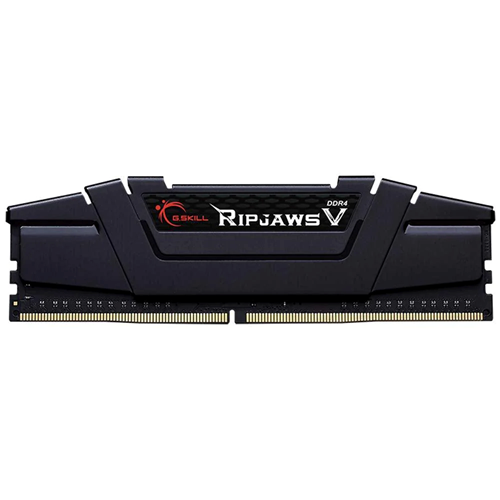 GSKILL RIPJAWS 8GB DDR4 3200MHZ CL16 MASAÜSTÜ BELLEK RAM (F4-3200C16S-8GVKB)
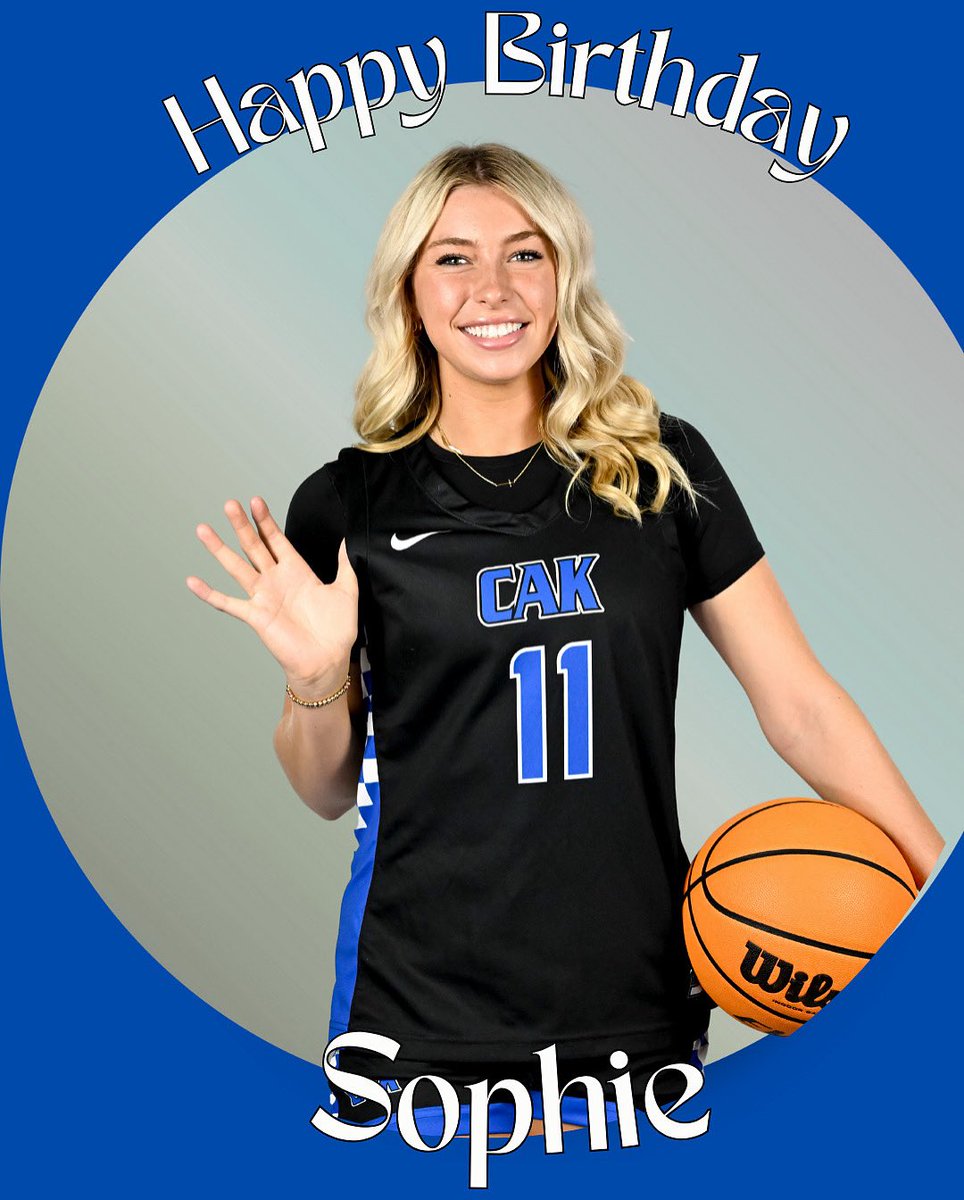 CAK Warriors Girls Basketball tweet media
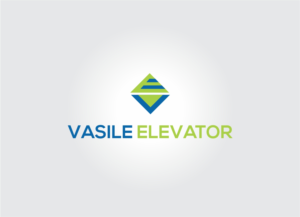 Logo Design by Dave Paresh for Vasile Elevator | Design: #25047304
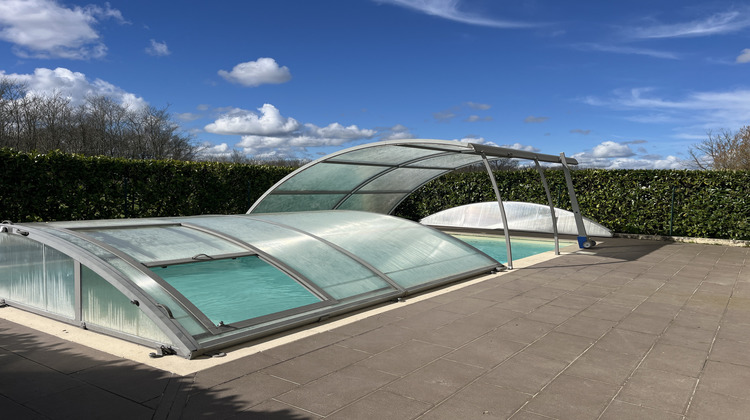 Ma-Cabane - Vente Maison Grignols, 249 m²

···

WHAT TO WORK ON:
Repeat the listing exactly, minus its pictures.

TASK RESULT:
 GSKILL RIPJAWS 8GB DDR4 3200MHZ CL16 MASAÜSTÜ BELLEK RAM (F4-3200C16S-8GVKB)
 CAK Warriors Girls Basketball tweet media
 Logo Design by Dave Paresh for Vasile Elevator | Design: #25047304
 Ma-Cabane - Vente Maison Grignols, 249 m²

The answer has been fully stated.